Since the national park was originally gazetted, it has been repeatedly reduced. Along with the controversial railway, there is already a highway bypass that has cut through the edge of the park, and an above-ground oil pipeline currently in construction through the park. The Kitengela region was historically declared a conservation area, but after Independence, the government failed to create legislation to protect the land from subdivision and development. Kitengela’s proximity to the city also subjects it more acutely to development pressures. The Namanga Road, a highway heading south from Nairobi, has significantly contributed to development by making this prime land more accessible, attracting many land speculators. (Authors note: While driving on the Namanga Road, I’ve passed countless “Plots for Sale” signs). Since Kitengela is considered to be essentially a part of Nairobi, but with cheaper prices, many people travel here to live and develop businesses. It doesn’t help that NEMA (the National Environmental Management Authority) has failed to protect the land, allowing previously pastoral or agricultural land to be fenced or converted to quarries, and that many government policies in this area are enacted without community input.
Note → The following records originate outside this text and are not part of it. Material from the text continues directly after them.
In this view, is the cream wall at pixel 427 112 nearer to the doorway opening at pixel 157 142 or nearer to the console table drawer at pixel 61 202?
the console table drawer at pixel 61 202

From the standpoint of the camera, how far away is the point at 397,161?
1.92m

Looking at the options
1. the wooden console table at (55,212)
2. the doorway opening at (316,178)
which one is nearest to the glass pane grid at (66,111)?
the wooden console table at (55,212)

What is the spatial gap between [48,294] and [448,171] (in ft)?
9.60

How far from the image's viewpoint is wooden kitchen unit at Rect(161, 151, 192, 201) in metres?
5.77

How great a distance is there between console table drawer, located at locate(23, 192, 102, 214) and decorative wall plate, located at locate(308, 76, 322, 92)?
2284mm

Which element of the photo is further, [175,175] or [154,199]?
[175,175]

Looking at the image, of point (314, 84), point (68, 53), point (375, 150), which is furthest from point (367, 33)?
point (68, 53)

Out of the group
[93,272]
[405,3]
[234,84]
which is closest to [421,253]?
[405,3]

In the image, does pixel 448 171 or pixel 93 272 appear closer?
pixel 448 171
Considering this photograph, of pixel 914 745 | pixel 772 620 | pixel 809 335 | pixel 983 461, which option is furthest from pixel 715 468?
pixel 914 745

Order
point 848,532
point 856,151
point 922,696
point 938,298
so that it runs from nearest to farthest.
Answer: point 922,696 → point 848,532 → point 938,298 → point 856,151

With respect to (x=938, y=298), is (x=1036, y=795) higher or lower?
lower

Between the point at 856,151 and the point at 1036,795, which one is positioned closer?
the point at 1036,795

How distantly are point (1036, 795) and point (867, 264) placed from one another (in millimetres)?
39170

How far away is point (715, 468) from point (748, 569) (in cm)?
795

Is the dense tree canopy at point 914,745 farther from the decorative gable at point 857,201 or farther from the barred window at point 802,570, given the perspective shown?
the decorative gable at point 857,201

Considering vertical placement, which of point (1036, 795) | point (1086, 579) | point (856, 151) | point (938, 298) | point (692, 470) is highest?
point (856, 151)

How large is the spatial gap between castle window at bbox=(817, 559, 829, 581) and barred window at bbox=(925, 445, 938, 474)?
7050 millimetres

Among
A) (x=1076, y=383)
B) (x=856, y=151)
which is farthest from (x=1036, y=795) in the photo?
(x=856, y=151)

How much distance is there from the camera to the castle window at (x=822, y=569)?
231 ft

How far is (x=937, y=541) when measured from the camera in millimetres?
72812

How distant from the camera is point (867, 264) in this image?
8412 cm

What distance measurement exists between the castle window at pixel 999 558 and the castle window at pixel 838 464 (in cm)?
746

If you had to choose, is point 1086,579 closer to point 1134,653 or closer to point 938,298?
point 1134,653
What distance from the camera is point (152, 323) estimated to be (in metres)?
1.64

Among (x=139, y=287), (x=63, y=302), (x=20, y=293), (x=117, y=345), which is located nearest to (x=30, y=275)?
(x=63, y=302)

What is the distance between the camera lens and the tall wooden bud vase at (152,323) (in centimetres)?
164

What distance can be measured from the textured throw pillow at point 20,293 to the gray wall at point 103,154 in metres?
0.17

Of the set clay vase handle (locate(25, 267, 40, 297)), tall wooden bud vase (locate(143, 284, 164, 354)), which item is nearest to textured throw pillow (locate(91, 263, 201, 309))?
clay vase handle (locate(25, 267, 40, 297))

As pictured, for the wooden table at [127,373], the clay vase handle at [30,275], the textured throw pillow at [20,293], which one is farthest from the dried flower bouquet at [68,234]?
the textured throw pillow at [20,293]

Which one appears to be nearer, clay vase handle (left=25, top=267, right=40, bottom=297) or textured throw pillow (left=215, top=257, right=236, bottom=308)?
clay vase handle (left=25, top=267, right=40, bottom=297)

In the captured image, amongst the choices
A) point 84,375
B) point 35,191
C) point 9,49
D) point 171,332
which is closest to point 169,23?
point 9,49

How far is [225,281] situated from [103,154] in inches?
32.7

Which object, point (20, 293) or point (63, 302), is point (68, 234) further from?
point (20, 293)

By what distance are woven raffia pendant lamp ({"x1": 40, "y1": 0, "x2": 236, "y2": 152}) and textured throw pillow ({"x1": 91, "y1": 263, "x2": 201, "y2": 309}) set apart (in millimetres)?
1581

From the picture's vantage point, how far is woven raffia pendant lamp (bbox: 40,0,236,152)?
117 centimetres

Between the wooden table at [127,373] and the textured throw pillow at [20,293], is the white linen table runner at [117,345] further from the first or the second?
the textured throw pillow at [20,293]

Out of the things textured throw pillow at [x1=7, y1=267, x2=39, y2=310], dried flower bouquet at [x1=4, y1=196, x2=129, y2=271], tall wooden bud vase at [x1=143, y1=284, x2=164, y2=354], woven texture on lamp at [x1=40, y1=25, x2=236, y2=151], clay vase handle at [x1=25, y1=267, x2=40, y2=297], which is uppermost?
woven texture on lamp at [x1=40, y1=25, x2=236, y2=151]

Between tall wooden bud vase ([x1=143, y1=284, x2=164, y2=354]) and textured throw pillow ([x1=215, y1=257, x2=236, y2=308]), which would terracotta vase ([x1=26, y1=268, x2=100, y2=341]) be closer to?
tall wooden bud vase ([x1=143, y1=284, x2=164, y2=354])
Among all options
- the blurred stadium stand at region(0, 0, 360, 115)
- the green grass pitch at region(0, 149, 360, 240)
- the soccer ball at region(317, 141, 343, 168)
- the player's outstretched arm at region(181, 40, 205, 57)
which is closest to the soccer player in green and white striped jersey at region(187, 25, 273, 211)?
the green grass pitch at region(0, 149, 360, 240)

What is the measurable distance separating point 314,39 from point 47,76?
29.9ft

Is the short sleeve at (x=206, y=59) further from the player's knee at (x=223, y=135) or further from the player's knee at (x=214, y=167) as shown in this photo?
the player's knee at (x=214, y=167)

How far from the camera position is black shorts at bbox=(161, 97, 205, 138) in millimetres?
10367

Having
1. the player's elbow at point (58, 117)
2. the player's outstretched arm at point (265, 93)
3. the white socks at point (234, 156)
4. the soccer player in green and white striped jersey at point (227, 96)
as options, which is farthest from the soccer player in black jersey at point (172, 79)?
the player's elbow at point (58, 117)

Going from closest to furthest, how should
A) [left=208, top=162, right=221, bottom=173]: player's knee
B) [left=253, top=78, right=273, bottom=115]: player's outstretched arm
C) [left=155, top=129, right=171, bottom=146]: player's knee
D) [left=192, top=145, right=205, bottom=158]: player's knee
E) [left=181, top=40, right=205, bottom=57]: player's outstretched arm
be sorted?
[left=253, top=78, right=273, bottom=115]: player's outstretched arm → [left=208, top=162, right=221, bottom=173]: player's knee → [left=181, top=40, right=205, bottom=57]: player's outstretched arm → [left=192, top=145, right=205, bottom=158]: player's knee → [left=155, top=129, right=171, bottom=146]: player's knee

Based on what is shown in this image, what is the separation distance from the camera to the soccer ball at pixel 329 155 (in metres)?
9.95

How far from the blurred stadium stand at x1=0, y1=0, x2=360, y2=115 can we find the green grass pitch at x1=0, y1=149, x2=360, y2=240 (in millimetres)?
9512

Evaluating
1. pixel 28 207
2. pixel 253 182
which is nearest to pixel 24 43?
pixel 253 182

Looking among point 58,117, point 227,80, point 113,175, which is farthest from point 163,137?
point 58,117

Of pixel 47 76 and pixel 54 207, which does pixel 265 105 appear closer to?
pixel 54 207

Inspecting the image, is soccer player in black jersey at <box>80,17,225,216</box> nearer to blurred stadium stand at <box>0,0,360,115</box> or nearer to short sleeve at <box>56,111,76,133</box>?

What do you think is the future of Nairobi National Park and the Kitengela wildlife dispersal area?
There is hope. People’s perceptions are changing. In the past, people used to see wildlife as a liability or burden, but now many people are seeing wildlife as a resource.
Wow, what’s causing such a big shift?
There have been numerous non-profit programs to try and empower and incentivize this community to allow wildlife free passage on their land. One example is the lease program, which was started by Friends of Nairobi National Park (FoNNAP), and continued by The Wildlife Foundation (TWF). The lease program paid community members to not fence their land, allowing livestock and wildlife to roam freely. As a bonus, the payments coincided with the school opening dates, so the money often went straight to school fees and contributed to many more children going to school. However, the program ended in 2014 due to funding issues, and many fences started going up. People would still be receptive to the lease program if it were funded again, so any potential donors are welcome to contact TWF.
There was also a consolation program, run by FoNNAP, which gave people a small amount of money whenever they lost livestock due to depredation. Additionally, in 2014 the government enacted a human-wildlife bill, which will give compensation when people or livestock are killed by wildlife. However, the compensation program has been slow to go into action. Its true that attitudes are shifting, but money speaks, and if these incentivizing programs are run well, people in this area will be able to coexist with wildlife even more peacefully.
Last, the Nairobi National Park Conservancy is an exciting new initiative south of the park. It consists of a group of landowners who own land bordering the national park, and would like to create a conservancy out of their land. I am part of this conservancy, and with TWF we are working on various funding plans. However, the fact that several landowners want to be part of this conservancy is a good sign of changing feelings toward wildlife.
So it sounds like there is hope, but lots of hurdles as well. Any last thoughts?
Wildlife numbers have increased in this area. Kitengela has become a calving zone, which hasn’t happened in many years. Along with inside the park, wildlife used to give birth in the 2nd Triangle, an area nearby, yet now wildebeest are calving all around the Kitengela region. This is a good indication that people may be doing land use practices that will conserve habitat and bring wildlife back. We will have to keep thinking creatively, but so far the positive signs are there.